◆ Provided passage
The remainder of this article will explore both automated and semi-automated face recognition approaches using computers. A review of face recognition systems by Zhao et al. (2003) shows that the majority of face recognition research use only greyscale images, due to the difficulties associated with colour images with respect to illumination conditions. As stated by Li and Jain (2004), the use of colour information is typically used only as a pre-processing step in order to separate a human face from the image background. Therefore, greyscale images will be assumed from here on unless otherwise stated.

4. Image Acquisition

Image acquisition in face recognition is the method of capturing a number of digital images for use in the recognition process. The techniques and equipment used to acquire images vary considerably depending on which face recognition approach is adopted. In general 2D techniques require much less equipment than 3D alternatives. The review of 2D systems by Zhao et al. (2003) states that for 2D systems all that is generally required is a single camera and a well-lit location. An exception, which has received little attention, is the use of thermal imaging cameras (Wolff et al., 2001). These cameras capture 2D images of the face surface temperature, with each pixel of the image representing a specific temperature.

◆ Dataset extract
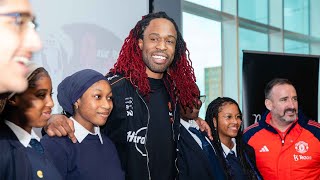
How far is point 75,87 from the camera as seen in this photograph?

◆ Given instruction
Reproduce the portion of the face recognition passage starting with "4. Image Acquisition" and going on through "a specific temperature.", keeping every word and punctuation mark unchanged.

◆ Output
4. Image Acquisition

Image acquisition in face recognition is the method of capturing a number of digital images for use in the recognition process. The techniques and equipment used to acquire images vary considerably depending on which face recognition approach is adopted. In general 2D techniques require much less equipment than 3D alternatives. The review of 2D systems by Zhao et al. (2003) states that for 2D systems all that is generally required is a single camera and a well-lit location. An exception, which has received little attention, is the use of thermal imaging cameras (Wolff et al., 2001). These cameras capture 2D images of the face surface temperature, with each pixel of the image representing a specific temperature.